Why The Hell Do We Say Cars Are ‘Souped Up?’

Why The Hell Do We Say Cars Are ‘Souped Up?’

Quick, think of things that are fast! Rockets? OK. Cheetahs? Sure, absolutely. Bullets? Oh, yes, quite. A piping-hot bowl of rich, creamery soup? Ah, generally, no. Not so much. Then why do we call cars that have been made to go faster “souped-up?”

When I first decided to write about this idiom, I was going to take a much different tone. Much more of a draconian arsehole sort of tone. I was going to demand that people start spelling it ‘suped-up’ because, clearly, the term has to come from superchargers, and not some mythical hot chowder injection system.

But then I started to do a bit of research and realised that, no, as usual, I’m the arsehole here. As it turns out, it does not seem that ‘souped-up’ has its origins in superchargers, or even anything strictly automotive. And, the “correct” spelling seems to actually be “souped-up,” after all. I’ve been humbled, and now I want to pass what I’ve learned on to you because, as you know, I have feelings for you.

We all agree, at least, on what the idiom means: something (usually a car’s engine) that’s been modified to provide performance beyond the limits of how it was originally built. These modifications may not, necessarily, involve the use of superchargers at all, of course – there’s lots of ways to get more power from an engine.

The actual origins of the term are pretty murky. There’s sources that show usage of it in the 1920s, in this context in an ad, which suggests that if it was in common enough usage to be used in an advertisement for a car, it must already have been in widespread use.

Let’s look at the timeline of supercharging, first.
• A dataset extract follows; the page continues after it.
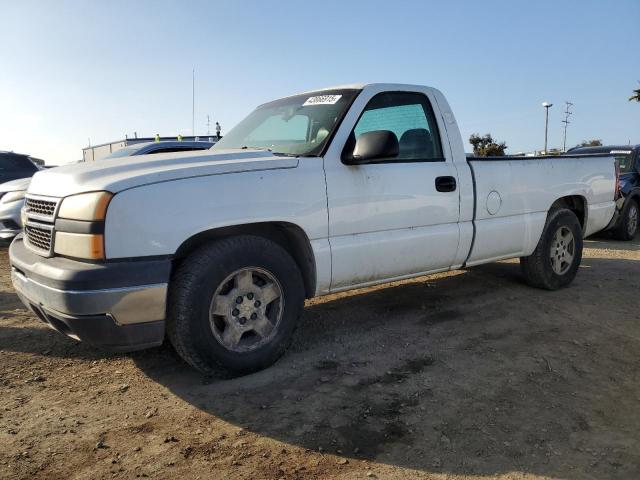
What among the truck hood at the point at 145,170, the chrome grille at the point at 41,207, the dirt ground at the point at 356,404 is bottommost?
the dirt ground at the point at 356,404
It has been understood since the mid-1800s, with the first supercharged engine appearing in 1878. While some one-off cars were built with superchargers, the first production cars with a supercharger were built by Mercedes-Benz in 1921.
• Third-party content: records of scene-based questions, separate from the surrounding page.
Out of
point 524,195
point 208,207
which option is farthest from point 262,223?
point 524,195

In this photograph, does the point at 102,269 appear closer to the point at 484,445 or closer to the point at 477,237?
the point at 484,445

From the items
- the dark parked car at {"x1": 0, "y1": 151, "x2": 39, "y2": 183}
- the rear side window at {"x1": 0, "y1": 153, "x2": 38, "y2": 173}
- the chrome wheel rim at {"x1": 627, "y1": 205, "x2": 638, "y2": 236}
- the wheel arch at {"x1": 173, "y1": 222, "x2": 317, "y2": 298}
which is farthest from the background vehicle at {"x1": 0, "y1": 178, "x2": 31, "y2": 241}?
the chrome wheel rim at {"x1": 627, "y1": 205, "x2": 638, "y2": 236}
That’s pretty early, but it seems that the term ‘souped-up,’ spelled like the liquid meal, predates even these early forced-induction engines. The 1911 edition of Webster’s Dictionary has in its definitions of the word ‘soup’ the following:

“Any material injected into a horse with a view to changing its speed or temperament.”
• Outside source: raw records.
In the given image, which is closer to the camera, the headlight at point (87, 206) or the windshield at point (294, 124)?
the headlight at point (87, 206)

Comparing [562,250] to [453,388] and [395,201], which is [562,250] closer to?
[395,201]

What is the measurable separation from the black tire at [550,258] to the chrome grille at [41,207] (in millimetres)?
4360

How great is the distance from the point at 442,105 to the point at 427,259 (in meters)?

… and it wasn’t uncommon for a horse, so injected, to be referred to as “souped up.”

Lots of liquid concoctions of drugs, performance-enhancing or otherwise, have been referred to as “soup.” So has nitro-glycerine, in the early part of the 20th century, and that certainly is a soup that exhibits a hell of a lot of power.

So, it looks like my initial insistence that it should be spelled ‘suped-up’ is dead wrong, and the origins come from, like almost everything good in life, the process of injecting a horse full of drugs.